13. Behind all the decadence was organized crime, and almost all the major gangs of Berlin had the police on their payroll
Many Berliners may well have been having a good time in the 1920s, but there was a darker side to the city during the Weimar period. The German capital was a hotbed of organized crime. Above all, the so-called Ringvereine (or ‘Ring clubs) ruled the roost. While these criminal gangs had existed since the end of the 19th century, they flourished in the inter-war years, cashing in on the excesses of the Weimar period, especially through their control of drugs, prostitution and illegal pornography.
Historians believed that as many as 60 Ringvereine operated in Berlin alone during the 1920s. These were largely made up of First World War veterans, as well as petty criminals and former convicts. However, the gangs also had a significant number of corrupt policemen on their payrolls. This insider help meant that they were often left to go about their illicit business unmolested. Indeed, it was only really when the Nazis came to power and wanted to take control of every aspect of German society that the authorities started clamping down on organized crime in Berlin – up until that point, so long as the drugs kept coming, the pornography kept being made available and the backhanders were still being paid, little attention was paid to the city’s gangsters.

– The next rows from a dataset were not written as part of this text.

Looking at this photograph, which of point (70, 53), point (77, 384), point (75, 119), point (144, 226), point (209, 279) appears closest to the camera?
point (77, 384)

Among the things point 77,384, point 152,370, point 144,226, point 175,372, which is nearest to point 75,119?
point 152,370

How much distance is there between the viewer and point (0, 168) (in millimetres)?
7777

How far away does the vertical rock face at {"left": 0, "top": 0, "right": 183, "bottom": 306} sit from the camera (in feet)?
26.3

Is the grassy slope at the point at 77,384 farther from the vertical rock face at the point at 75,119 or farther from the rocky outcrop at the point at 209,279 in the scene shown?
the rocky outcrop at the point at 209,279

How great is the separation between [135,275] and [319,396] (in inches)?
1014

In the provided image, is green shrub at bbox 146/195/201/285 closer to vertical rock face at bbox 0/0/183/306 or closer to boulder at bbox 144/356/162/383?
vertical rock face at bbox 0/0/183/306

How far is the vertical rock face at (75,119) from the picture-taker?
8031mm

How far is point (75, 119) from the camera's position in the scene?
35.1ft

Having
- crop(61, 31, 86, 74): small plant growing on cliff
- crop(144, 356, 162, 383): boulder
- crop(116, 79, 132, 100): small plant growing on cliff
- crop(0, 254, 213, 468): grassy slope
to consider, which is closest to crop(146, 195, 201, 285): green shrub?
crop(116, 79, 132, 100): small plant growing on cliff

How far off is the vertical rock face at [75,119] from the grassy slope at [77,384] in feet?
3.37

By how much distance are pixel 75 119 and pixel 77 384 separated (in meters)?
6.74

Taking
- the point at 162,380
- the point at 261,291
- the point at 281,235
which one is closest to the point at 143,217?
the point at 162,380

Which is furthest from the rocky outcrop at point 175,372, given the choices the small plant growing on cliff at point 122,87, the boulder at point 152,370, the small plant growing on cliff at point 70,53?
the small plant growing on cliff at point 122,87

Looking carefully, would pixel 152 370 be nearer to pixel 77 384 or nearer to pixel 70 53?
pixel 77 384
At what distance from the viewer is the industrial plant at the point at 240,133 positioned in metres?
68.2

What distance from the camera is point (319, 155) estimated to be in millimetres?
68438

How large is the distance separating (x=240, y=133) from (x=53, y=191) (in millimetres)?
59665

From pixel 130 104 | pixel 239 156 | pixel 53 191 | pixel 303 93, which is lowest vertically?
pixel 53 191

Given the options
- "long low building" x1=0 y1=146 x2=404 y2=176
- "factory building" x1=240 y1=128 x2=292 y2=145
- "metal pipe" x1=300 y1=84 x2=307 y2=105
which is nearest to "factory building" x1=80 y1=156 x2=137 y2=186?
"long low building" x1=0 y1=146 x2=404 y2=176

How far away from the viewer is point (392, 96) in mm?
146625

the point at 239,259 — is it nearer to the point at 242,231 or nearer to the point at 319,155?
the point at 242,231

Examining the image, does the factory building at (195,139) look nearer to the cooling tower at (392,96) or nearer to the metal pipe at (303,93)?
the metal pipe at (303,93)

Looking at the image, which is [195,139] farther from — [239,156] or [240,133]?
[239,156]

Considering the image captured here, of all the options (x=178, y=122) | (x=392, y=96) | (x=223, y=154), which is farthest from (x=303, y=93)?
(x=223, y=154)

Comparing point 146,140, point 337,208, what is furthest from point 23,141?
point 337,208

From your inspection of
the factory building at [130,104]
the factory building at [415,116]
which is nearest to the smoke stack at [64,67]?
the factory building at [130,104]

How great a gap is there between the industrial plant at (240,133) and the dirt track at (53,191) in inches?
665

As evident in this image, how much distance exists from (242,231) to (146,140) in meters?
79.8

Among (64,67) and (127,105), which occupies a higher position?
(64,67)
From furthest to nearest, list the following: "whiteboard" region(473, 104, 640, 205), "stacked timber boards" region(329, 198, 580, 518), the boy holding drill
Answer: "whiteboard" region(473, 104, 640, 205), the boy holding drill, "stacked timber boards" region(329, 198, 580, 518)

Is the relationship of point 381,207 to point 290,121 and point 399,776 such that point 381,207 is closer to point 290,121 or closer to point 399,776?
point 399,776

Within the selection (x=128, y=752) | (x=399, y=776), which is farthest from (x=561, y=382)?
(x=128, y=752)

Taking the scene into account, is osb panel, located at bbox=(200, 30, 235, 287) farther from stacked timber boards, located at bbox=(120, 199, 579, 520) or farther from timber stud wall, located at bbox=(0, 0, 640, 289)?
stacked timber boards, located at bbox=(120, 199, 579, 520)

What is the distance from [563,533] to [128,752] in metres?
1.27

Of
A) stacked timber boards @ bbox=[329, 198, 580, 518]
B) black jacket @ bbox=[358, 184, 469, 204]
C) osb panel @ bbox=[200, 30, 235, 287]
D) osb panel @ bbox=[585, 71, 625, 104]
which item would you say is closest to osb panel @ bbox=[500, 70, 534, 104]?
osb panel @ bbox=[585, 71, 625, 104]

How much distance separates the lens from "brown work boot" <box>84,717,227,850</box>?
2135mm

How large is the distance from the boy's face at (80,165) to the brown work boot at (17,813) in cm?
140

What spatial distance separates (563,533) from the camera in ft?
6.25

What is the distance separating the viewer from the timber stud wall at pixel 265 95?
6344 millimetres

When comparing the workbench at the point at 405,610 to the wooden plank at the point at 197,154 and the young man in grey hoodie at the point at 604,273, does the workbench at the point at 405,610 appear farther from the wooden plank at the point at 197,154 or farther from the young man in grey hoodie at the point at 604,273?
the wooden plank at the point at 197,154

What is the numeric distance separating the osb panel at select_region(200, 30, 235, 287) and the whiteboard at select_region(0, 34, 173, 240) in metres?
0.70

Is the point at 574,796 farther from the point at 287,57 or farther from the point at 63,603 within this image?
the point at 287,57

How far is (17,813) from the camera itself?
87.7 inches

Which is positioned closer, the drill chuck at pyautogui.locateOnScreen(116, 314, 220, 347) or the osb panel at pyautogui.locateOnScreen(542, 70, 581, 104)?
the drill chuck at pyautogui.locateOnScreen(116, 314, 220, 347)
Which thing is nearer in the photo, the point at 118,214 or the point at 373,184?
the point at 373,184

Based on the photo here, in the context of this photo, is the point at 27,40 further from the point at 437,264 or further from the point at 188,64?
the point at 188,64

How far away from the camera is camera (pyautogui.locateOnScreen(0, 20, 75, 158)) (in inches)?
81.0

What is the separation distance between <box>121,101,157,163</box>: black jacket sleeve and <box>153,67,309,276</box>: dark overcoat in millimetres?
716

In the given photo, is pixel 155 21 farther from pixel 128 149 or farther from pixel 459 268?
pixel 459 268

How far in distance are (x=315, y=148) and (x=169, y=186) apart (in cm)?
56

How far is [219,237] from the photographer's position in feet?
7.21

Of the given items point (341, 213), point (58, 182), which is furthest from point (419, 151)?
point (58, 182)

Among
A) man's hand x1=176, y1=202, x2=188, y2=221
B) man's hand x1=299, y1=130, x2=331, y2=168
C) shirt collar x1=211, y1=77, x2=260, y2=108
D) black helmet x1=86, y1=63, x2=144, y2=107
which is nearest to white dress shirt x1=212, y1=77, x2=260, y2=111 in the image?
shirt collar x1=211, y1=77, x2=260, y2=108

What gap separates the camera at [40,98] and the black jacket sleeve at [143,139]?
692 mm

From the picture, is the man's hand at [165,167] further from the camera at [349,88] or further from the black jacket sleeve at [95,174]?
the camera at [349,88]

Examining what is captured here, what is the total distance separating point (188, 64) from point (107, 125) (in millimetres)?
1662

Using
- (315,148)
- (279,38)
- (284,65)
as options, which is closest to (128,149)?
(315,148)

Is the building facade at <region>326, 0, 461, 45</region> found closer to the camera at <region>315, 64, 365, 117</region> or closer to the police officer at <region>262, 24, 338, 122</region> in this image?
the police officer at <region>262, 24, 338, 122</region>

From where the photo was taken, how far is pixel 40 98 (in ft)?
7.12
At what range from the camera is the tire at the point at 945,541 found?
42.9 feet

According to the local folklore, the Ringvereine honored a strict criminal code. While they operated protection rackets and fought to control the lucrative drugs trade, they never used violence against ‘civilians’, only against fellow gangsters. To keep the public onside, these criminal gangs also presented themselves as Robin Hood-type outlaws. They always made sure to give a portion of their ill-gotten gains to poor mothers and children. The Sass Brothers were local legends in this regard. Throughout the 1920s, they robbed banks, keeping most of the loot for themselves but also making a point of stuffing stolen banknotes through the letterboxes of homes in working-class neighborhoods. The Saas Brothers’ criminal racket came to a shuddering halt under the Nazis and the pair ended up being killed in a concentration camp in 1940.